----- PAGE EXTRACT

She's the Director of Education at Shakespeare's Globe Theatre and a professor of Shakespeare studies at King's College London. Listeners, I do love Shakespeare, so much so that when Professor Karim Cooper joined us, I just had to introduce the topic in a way that I hope would have made the bard proud; three verses of iambic pentameter followed by a rhyming couplet. Let's revisit that conversation about race and Shakespeare with that cheeky little sonnet to kick things off.
We venerate this Shakespeare, man and plays, but at this time, is his work relevant? Are race and gender topics he could raise or should we cancel him? His time is spent. "Go bite your tongue," one current speaker spits. These plays still speak to issues of today. Remove the pedestal on which he sits. Unveil the man, his work, through a new gaze. Professor Farah Karim Cooper's book, The Great White Bard, stares these plays in the face; from Titus, Tempest, and Macbeth. Just look, how to love Shakespeare while we talk of race, but that's the rub. What love can we allow? That's all of it, and we discuss right now. Farah, welcome to the show.
Farah Karim Cooper: That was just amazing. I love it. I hope you send me a copy of that.
Kousha Navidar: Absolutely will. Thank you so much for saying that. I see you sitting somewhere with a lot of books in the background. Where are you?
Farah Karim Cooper: I'm at the Globe Theatre. We have a wonderful research department and I'm in the library.
Kousha Navidar: Oh, wow. We're talking right from the source.
Farah Karim Cooper: Yes.
Kousha Navidar: It's appropriate that you're at the Globe Theatre because, listeners, in case you didn't catch it in the sonnet, the title of Farah's book is The Great White Bard, and it's out right now. You're the Director of Education at Shakespeare's Globe Theatre and professor of Shakespeare studies at King's College London. You have all of the accolades and all of the background, but I read that you were introduced to Shakespeare through Robin Williams in Dead Poets Society. What struck you in that film that sparked a lifelong commitment to Shakespeare?
Farah Karim Cooper: Do you know what? He didn't introduce me to Shakespeare. It was actually Franco Zeffirelli's film, but Robin Williams made me want to be a teacher.
Kousha Navidar: Oh, okay.
Farah Karim Cooper: Yes. When I saw Dead Poets Society, I was 18. It was the summer after I graduated high school, and I knew I wanted to major in something. I thought it was going to be law. I saw that movie, and, of course, there was a lot of Shakespeare in it, and it brought me back to Shakespeare, and I thought, "I want to do that. I want to inspire people with poetry, with great poetry."

----------
----- SOURCE DATA

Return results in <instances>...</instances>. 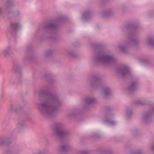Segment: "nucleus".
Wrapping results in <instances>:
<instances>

----------

• _WRITTEN TASKS_:
(a) In the Shakespeare interview, whose film first introduced Farah Karim Cooper to Shakespeare?
(b) From the Shakespeare interview, reproduce word for word the part that opens with the words containing "Kousha Navidar: It's" and closes with "be a teacher.".

• _RESPONSES PER TASK_:
(a) Franco Zeffirelli's film introduced her to Shakespeare.

(b)
Kousha Navidar: It's appropriate that you're at the Globe Theatre because, listeners, in case you didn't catch it in the sonnet, the title of Farah's book is The Great White Bard, and it's out right now. You're the Director of Education at Shakespeare's Globe Theatre and professor of Shakespeare studies at King's College London. You have all of the accolades and all of the background, but I read that you were introduced to Shakespeare through Robin Williams in Dead Poets Society. What struck you in that film that sparked a lifelong commitment to Shakespeare?
Farah Karim Cooper: Do you know what? He didn't introduce me to Shakespeare. It was actually Franco Zeffirelli's film, but Robin Williams made me want to be a teacher.